What you should do: Tally the lines in the data below that contain the word "yellow". Reply with only that number.

____

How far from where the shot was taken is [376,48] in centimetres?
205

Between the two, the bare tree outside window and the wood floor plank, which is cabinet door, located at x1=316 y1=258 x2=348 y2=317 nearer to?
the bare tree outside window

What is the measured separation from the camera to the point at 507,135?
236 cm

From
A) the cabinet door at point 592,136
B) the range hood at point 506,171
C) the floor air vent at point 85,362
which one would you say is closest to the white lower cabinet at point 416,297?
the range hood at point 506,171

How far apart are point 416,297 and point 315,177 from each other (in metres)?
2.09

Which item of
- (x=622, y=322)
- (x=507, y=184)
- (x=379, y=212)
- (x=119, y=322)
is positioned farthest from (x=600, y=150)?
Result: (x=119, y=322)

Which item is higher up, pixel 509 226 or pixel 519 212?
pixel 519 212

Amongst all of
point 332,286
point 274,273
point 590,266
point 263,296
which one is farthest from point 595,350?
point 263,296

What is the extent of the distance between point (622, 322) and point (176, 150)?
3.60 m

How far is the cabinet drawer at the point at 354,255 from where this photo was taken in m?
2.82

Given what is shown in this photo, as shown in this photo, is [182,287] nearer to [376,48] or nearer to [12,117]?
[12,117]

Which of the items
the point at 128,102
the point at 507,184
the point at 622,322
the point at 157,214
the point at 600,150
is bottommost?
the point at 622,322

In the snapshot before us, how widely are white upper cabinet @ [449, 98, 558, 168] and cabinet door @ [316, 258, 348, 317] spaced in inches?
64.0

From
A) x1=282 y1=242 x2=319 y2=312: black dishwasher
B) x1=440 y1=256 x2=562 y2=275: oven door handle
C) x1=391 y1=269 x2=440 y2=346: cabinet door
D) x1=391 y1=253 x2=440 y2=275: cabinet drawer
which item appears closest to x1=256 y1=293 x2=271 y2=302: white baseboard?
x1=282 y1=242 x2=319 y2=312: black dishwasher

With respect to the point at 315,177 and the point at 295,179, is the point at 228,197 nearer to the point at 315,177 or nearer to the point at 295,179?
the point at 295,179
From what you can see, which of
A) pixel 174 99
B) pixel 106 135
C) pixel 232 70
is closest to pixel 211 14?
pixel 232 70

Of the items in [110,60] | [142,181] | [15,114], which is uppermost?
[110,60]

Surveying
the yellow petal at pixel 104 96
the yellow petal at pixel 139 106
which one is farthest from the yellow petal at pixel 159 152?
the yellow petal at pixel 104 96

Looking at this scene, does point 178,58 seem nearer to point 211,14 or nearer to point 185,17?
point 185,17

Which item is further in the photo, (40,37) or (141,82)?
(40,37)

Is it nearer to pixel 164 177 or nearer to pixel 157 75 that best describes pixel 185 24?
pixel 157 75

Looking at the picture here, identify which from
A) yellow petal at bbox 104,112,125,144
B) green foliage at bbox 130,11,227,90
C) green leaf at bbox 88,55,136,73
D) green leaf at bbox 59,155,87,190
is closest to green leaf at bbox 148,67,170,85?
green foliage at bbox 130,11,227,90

____

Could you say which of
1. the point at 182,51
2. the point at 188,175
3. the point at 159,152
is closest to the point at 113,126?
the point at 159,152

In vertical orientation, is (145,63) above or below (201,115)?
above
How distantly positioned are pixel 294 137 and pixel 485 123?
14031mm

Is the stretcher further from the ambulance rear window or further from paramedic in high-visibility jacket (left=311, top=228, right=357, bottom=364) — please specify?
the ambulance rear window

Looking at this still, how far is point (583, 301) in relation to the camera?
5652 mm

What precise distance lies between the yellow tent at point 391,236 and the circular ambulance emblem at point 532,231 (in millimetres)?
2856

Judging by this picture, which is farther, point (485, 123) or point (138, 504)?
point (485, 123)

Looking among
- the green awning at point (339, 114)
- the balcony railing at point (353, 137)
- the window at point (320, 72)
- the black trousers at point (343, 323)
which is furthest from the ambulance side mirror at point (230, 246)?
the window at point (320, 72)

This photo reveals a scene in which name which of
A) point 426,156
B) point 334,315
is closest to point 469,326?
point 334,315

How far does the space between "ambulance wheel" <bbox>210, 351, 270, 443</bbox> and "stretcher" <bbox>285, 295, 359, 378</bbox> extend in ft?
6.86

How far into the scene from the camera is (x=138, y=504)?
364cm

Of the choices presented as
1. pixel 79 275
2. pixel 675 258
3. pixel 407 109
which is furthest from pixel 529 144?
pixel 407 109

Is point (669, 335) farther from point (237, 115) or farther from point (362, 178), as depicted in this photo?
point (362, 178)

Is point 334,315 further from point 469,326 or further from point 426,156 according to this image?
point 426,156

____

Result of this task: 6